You should perform full backups of your database regularly.

When to back up your database

You should perform full backups of your database regularly. You should also perform a full backup under the following circumstances:

Before:

  • You upgrade Vertica to another release.

  • You drop a partition.

  • You add, remove, or replace nodes in your database cluster.

After:

  • You load a large volume of data.

  • You add, remove, or replace nodes in your database cluster. Always create a new full backup in this case.

  • You recover a cluster from a crash.

If:

  • The epoch in the latest backup is earlier than the current ancient history mark.

Ideally, schedule ongoing backups to back up your data. You can run the Vertica vbr from a cron job or other task scheduler.

You can also back up selected objects. Use object backups to supplement full backups, not to replace them. Backup types are described in Types of backups.

Running vbr does not affect active database applications. vbr supports creating backups while concurrently running applications that execute DML statements, including COPY, INSERT, UPDATE, DELETE, and SELECT.

Backup locations and contents

Full and object-level backups reside on backup hosts, the computer systems on which backups and archives are stored.

Vertica saves backups in a specific backup location, the directory on a backup host. This location can contain multiple backups, both full and object-level, including associated archives. The backups are also compatible, allowing you to restore any objects from a full database backup. Backup locations for Eon Mode databases must be on S3.

Before beginning a backup, you must prepare your backup locations using the vbr init task, as in the following example:

$ vbr -t init -c full_backup.ini

For more information about backup locations, see Setting up backup locations.

Backups contain all committed data for the backed-up objects as of the start time of the backup. Backups do not contain uncommitted data or data committed during the backup. Backups do not delay mergeout or load activity.

Backing up HDFS storage locations

If your Vertica cluster uses HDFS storage locations, you must do some additional configuration before you can perform backups. See Requirements for backing up and restoring HDFS storage locations.

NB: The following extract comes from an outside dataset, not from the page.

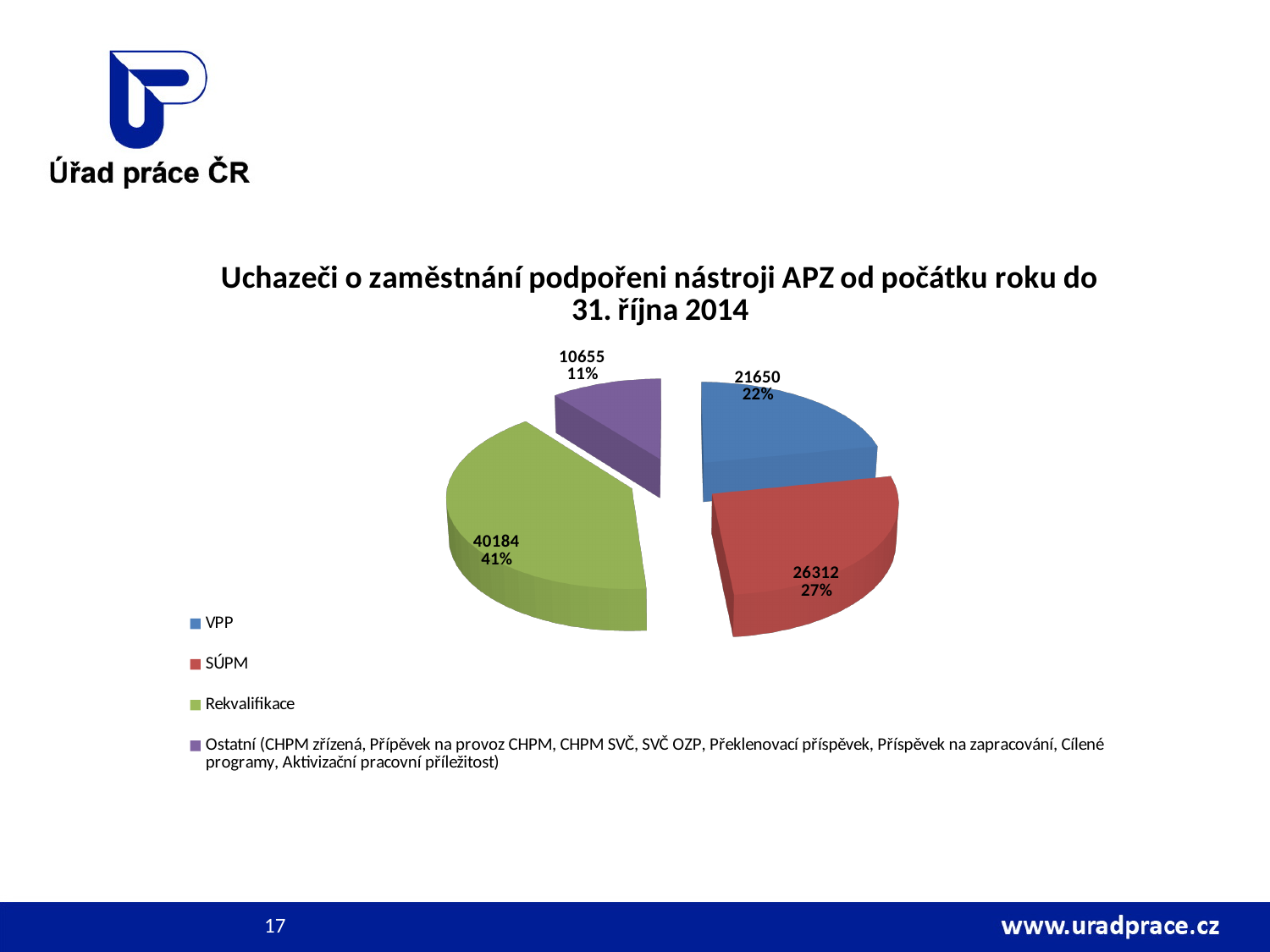
Which category has the largest slice of the pie? Rekvalifikace Which category has the smallest slice of the pie? Ostatní What is the difference between the values for SÚPM and VPP? 4662 What is the value for SÚPM? 26312 What kind of chart is shown on the slide? pie chart Which is larger, the value for SÚPM or the value for VPP? SÚPM What share of the pie does Rekvalifikace represent? 41% What share of the pie does VPP represent? 22% How many slices does the pie chart have? 4 What is the value for the Ostatní category? 10655 What is the value for Rekvalifikace? 40184 What is the value for VPP? 21650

HDFS storage locations support only full backup and restore. You cannot perform object backup or restore on a cluster that uses HDFS storage locations.

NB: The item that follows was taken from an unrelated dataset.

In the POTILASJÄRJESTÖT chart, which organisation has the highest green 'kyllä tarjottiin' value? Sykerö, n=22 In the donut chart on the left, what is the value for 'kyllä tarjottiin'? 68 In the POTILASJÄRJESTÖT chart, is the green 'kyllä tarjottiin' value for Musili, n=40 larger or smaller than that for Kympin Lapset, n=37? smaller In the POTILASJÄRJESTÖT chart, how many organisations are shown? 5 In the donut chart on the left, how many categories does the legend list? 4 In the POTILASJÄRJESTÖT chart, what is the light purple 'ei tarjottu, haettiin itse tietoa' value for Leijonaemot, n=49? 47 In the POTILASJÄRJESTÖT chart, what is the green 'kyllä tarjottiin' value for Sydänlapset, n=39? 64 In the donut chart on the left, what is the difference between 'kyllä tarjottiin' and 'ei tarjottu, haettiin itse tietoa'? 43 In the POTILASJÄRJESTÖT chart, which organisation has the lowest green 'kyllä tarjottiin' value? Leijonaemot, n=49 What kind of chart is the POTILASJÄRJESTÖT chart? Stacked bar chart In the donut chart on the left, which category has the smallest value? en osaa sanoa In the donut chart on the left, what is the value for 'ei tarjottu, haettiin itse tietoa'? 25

Impact of backups on Vertica nodes

While a backup is taking place, the backup process can consume additional storage. The amount of space consumed depends on the size of your catalog and any objects that you drop during the backup. The backup process releases this storage when the backup is complete.

Best practices for creating backups

When creating backup configuration files:

  • Create separate configuration files to create full and object-level backups.

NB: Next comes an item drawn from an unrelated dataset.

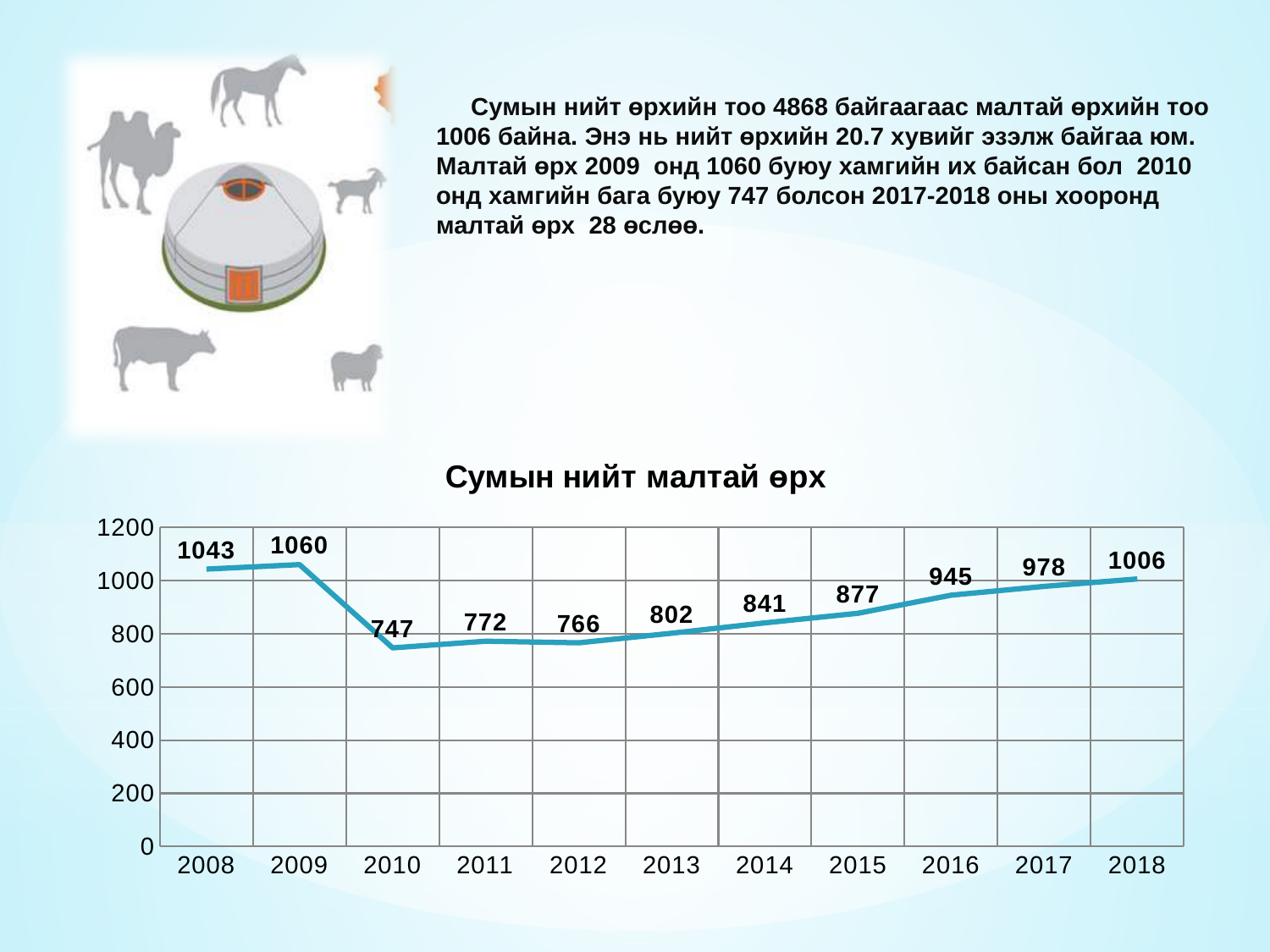
What is the difference between the values for 2018 and 2017? 28 How many years are plotted on the chart? 11 Which year has the highest value? 2009 Which is larger, the value for 2011 or the value for 2012? 2011 What kind of chart is shown? line chart What is the value for 2018? 1006 What is the title of the chart? Сумын нийт малтай өрх What is the difference between the values for 2009 and 2010? 313 Which year has the lowest value? 2010 What is the value for 2009? 1060 What is the value for 2014? 841 Is the value for 2015 greater or less than 800? greater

  • Use a unique snapshot name in each configuration file.

  • Use the same backup host directory location for both kinds of backups:

    • Because the backups share disk space, they are compatible when performing a restore.

    • Each cluster node must also use the same directory location on its designated backup host.

  • For best network performance, use one backup host per cluster node.

  • Use one directory on each backup node to store successive backups.

  • For future reference, append the major Vertica version number to the configuration file name (mybackup9x).

The selected objects of a backup can include one or more schemas or tables, or a combination of both. For example, you can include schema S1 and tables T1 and T2 in an object-level backup. Multiple backups can be combined into a single backup. A schema-level backup can be integrated with a database backup (and a table backup integrated with a schema-level backup, and so on).